Schatten-Arbeit heißt,
in sich hinein zu hören; aufmerksam werden für dunkle Flecken,
blinde Stellen in der eigenen Lebensgeschichte; sensibel werden für
die subtilen und die massiven Botschaften des Verdrängten; sich
seinem Schatten stellen, seine Existenz akzeptieren und ernst nehmen;
und sich - soweit möglich - über dessen Eigenschaften und
Intentionen Kenntnis verschaffen; ein lebenslanger Prozeß, in
dem es immer wieder zu langwierigen Verhandlungen mit dem Ich kommen
wird...
Wahrnehmen; in sich hinein
hören; bewusst werden - dazu wollen wir mit dieser Ausstellung
hier in unserer Kirche einen Beitrag leisten; nicht umsonst trägt
sie den Titel "Ich - Schatten"; nicht umsonst sind die Skulpturen
und Bilder im Laufe von 2 Jahren in der Auseinander-setzung, im Ringen
mit dem eigenen Selbst entstanden. Aber wir wollen dies ganz bewusst
nicht mit erhobenem Zeigefinger tun; es geht uns nicht um einzelne Verfehlungen
und deren Verwerflichkeit, sondern um eine ganzheitliche Sicht menschlicher
Existenz, um Impulse zu ganzheitlicherem Erkennen des eigenen Selbst.
Welche Sprache wäre da geeigneter als die Sprache der Kunst, die
alle Sinne des Menschen anspricht, die sinnlich Kopf und Herz, Verstand
und Gemüt, Geist und Seele berührt? 7 Bilder und Skulpturen
- keine trockene Theorie, sondern erfahrbare Anschauung, die uns die
eigene Existenz erschließt.
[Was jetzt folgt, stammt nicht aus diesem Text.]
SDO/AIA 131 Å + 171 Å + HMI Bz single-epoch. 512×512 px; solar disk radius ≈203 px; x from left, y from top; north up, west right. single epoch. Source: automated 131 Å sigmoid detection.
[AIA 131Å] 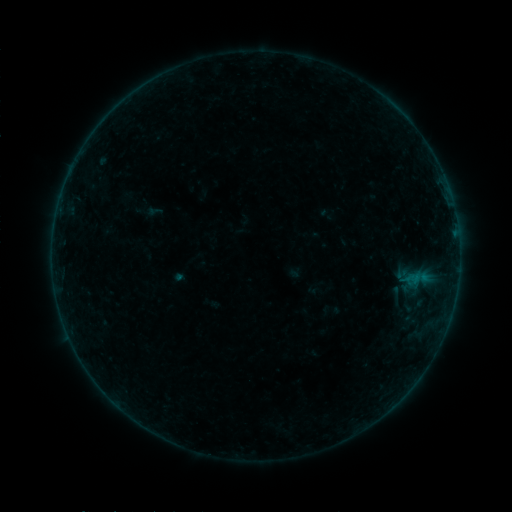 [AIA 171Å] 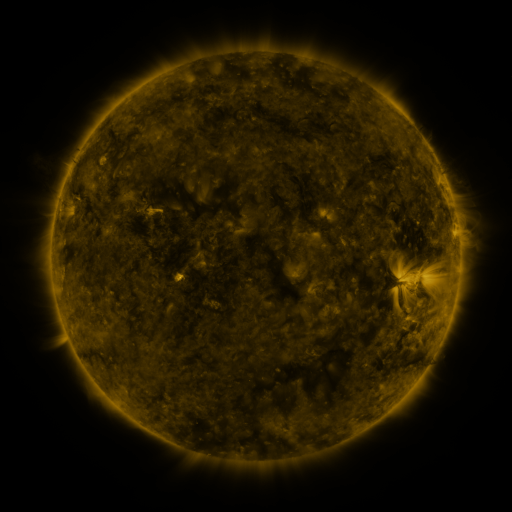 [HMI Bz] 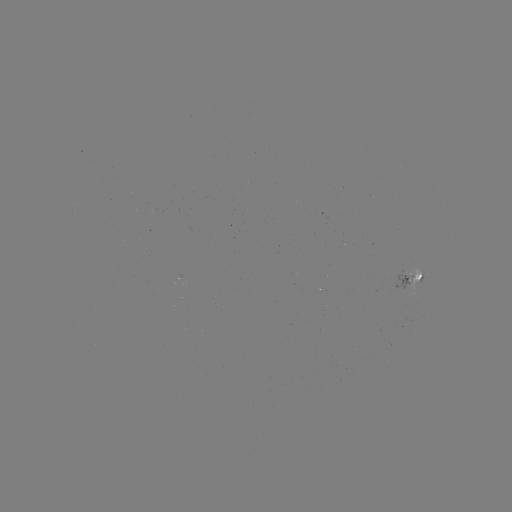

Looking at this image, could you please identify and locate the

Und dass es dabei nicht todernst zugehen
muss, werden Sie beim Betrachten bemerken; in der eindeutigen Art der
Darstellung, in der bewussten Überzeichnung dieser 7 Schatten-Eigenschaften
von uns Menschen enthalten die Kunstwerke auch etwas Humoreskes, was
einem so manches Schmunzeln entlockt. Wahre Selbsterkenntnis ist ohne
Humor nicht möglich - er kann uns die nötige Distanz geben,
uns ohne innere Abwehrhaltungen uns selbst zu stellen; und oft genug
schmunzelt in uns nicht das eigene Ich, sondern sein verborgener Bruder,
der Schatten.
In diesem Sinn wünsche ich uns allen heute Abend aufschlussreiche
Begegnungen mit den Kunstwerken, miteinander und in alledem mit uns
selbst.
Zitate aus:
Connie Zweig und Jeremiah Abrams (Hrsg.), Die Schattenseite der Seele.
Wie man die dunklen Bereiche unserer Psyche ans Licht holt und in die
Persönlichkeit integriert, Bern 1993, S.12 und S. 158.